In recent years, as the Trump administration invoked various travel bans from African and Muslim-majority countries and suspended immigration processing during the pandemic, the United States failed to issue many of the visas.

The result, says Representative Zoe Lofgren, Democrat of California, is harm to both American families and businesses. The backlog for family and employment-based visas has grown steadily in recent years from about 8.7 million petitions in 2018 to more than 9 million in 2021.

“Extremely well-educated individuals are now being poached by our economic competitors,” Ms. Lofgren said.

For Daishi M. Tanaka, who came to the United States with his parents in 2004, both the proposal to address the legal immigration system and the plan to establish protections for those living in fear of deportation would be crucial.

His Filipino mother and Japanese father, who balanced jobs in carpentry and elder care while in the United States, went back to the Philippines in 2016 after 12 years of waiting for their green cards to get approved.

“The understanding there was they go home to their countries and have some sense of health care,” said Mr. Tanaka, a 24-year-old graduate of Harvard. “They don’t have a fear of deportation and I thought I would get to see them by traveling.”

Mr. Tanaka, meanwhile, received protection from deportation and the ability to work legally through the Deferred Action for Childhood Arrivals program, or DACA, which President Barack Obama set up in 2012. If Mr. Tanaka left the country, he would risk losing those protections. He has not seen his parents since they returned to the Philippines.

The provisions previously rejected by the parliamentarian would provide him stability while the legal immigration proposal would improve his parents’ chances of obtaining a permanent place in the United States.

A senior Democratic aide familiar with the parliamentarian’s thinking cautioned that she had not greenlit any provision for inclusion in the reconciliation package. That includes visa recapture provisions that Republicans embraced when they controlled the Senate in 2005, but have grown resistant to in the current political climate.

That year, Senator John Cornyn, Republican of Texas, praised recapturing unused visas for high-skilled workers in a reconciliation package as a way to “keep jobs here in America, rather than export them to places like India and China.”

But an aide to Mr. Cornyn said the senator would support a stand-alone policy bill but would not support such a provision as part of the reconciliation package, which contains many other provisions he opposes.

Dr. Singh said his frustration lies with leaders across the political spectrum who had failed for years to enact lasting changes to the immigration system.

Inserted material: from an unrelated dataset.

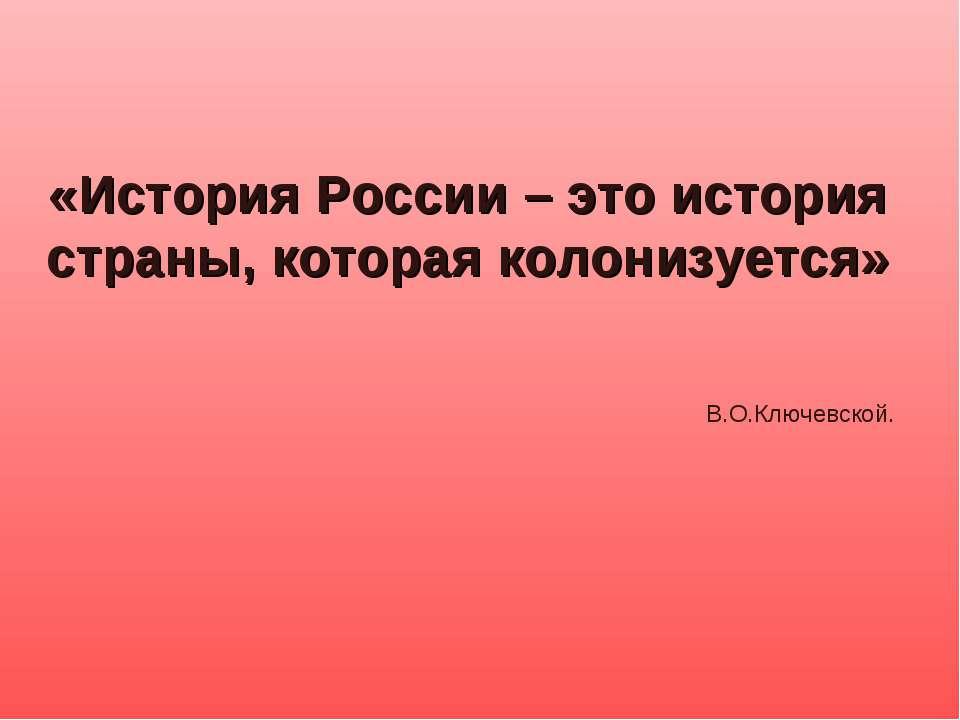 «История России – это история страны, которая колонизуется» В.О.Ключевской.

He grew especially concerned about keeping his family in the United States as he began treating patients for the coronavirus, realizing that if he got sick or lost his job, they would most likely lose the protection that hinges on his work visa.

He recently received an email from one of his former patients asking if he would return to the clinic soon.

“Unless I see something that gives me stability,” he said he wrote back, “I don’t think I’ll ever be able to come back.”